◆ WORK TO BE COMPLETED ◆
Reproduce the listing below verbatim.

### RECORDS SUPPLIED ###

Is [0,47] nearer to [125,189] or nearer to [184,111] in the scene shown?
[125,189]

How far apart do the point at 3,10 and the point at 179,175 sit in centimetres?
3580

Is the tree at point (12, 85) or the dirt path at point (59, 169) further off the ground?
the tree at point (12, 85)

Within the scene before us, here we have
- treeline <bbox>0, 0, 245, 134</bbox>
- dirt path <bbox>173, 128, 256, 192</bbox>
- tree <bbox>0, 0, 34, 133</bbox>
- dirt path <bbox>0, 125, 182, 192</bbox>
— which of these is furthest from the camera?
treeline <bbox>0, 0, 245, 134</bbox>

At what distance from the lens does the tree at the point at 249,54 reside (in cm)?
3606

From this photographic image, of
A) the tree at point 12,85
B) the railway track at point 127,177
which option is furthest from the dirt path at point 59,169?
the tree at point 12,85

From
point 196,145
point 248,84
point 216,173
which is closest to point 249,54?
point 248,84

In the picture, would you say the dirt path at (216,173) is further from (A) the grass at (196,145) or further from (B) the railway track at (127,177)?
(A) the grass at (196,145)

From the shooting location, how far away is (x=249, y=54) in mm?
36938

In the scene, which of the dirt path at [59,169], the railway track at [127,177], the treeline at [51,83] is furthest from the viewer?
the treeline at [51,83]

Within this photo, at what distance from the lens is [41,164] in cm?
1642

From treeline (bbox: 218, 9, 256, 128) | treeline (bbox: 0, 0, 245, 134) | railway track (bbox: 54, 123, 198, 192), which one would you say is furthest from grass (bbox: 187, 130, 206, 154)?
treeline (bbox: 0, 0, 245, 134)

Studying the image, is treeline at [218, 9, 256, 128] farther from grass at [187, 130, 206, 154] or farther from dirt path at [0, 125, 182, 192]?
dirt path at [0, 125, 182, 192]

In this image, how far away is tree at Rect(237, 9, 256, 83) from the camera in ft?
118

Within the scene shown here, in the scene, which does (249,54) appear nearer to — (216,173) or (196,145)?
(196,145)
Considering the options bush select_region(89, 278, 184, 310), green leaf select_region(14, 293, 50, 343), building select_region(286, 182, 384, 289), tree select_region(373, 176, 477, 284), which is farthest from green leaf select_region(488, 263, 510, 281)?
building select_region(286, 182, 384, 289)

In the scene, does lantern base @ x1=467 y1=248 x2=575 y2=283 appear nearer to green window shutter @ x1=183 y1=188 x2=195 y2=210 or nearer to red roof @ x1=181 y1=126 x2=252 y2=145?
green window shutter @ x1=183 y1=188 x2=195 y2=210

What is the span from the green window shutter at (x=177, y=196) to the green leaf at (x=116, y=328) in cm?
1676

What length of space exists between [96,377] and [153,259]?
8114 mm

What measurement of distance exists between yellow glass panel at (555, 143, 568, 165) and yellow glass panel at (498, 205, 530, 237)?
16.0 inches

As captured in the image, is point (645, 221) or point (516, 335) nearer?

###

◆ OUTPUT BELOW ◆
Is [0,47] nearer to [125,189] or nearer to [184,111] in the scene shown?
[125,189]

How far apart do the point at 3,10 and the point at 179,175 sit in centimetres?
3580

Is the tree at point (12, 85) or the dirt path at point (59, 169) further off the ground?
the tree at point (12, 85)

Within the scene before us, here we have
- treeline <bbox>0, 0, 245, 134</bbox>
- dirt path <bbox>173, 128, 256, 192</bbox>
- tree <bbox>0, 0, 34, 133</bbox>
- dirt path <bbox>0, 125, 182, 192</bbox>
— which of these is furthest from the camera?
treeline <bbox>0, 0, 245, 134</bbox>

At what distance from the lens does the tree at the point at 249,54 reside (in cm)?
3606

From this photographic image, of
A) the tree at point 12,85
B) the railway track at point 127,177
which option is furthest from the dirt path at point 59,169?
the tree at point 12,85

From
point 196,145
point 248,84
point 216,173
which is closest to point 249,54?
point 248,84

In the picture, would you say the dirt path at (216,173) is further from (A) the grass at (196,145) or further from (B) the railway track at (127,177)?
(A) the grass at (196,145)

From the shooting location, how far away is (x=249, y=54) in mm?
36938

In the scene, which of the dirt path at [59,169], the railway track at [127,177], the treeline at [51,83] is furthest from the viewer?
the treeline at [51,83]

Within this photo, at what distance from the lens is [41,164] in cm?
1642

From treeline (bbox: 218, 9, 256, 128) | treeline (bbox: 0, 0, 245, 134) | railway track (bbox: 54, 123, 198, 192), which one would you say is furthest from grass (bbox: 187, 130, 206, 154)?
treeline (bbox: 0, 0, 245, 134)

Studying the image, is treeline at [218, 9, 256, 128] farther from grass at [187, 130, 206, 154] or farther from dirt path at [0, 125, 182, 192]?
dirt path at [0, 125, 182, 192]

In this image, how far away is tree at Rect(237, 9, 256, 83) from the camera in ft?
118

Within the scene shown here, in the scene, which does (249,54) appear nearer to — (216,173) or (196,145)?
(196,145)
Considering the options bush select_region(89, 278, 184, 310), green leaf select_region(14, 293, 50, 343), building select_region(286, 182, 384, 289), tree select_region(373, 176, 477, 284), which is farthest from green leaf select_region(488, 263, 510, 281)?
building select_region(286, 182, 384, 289)

In the scene, does lantern base @ x1=467 y1=248 x2=575 y2=283 appear nearer to green window shutter @ x1=183 y1=188 x2=195 y2=210 or nearer to red roof @ x1=181 y1=126 x2=252 y2=145?
green window shutter @ x1=183 y1=188 x2=195 y2=210

What is the span from the green window shutter at (x=177, y=196) to the green leaf at (x=116, y=328) in cm?
1676

What length of space exists between [96,377] and [153,259]?
8114 mm

What measurement of distance exists between yellow glass panel at (555, 143, 568, 165) and yellow glass panel at (498, 205, 530, 237)?
16.0 inches

As captured in the image, is point (645, 221) or point (516, 335) nearer?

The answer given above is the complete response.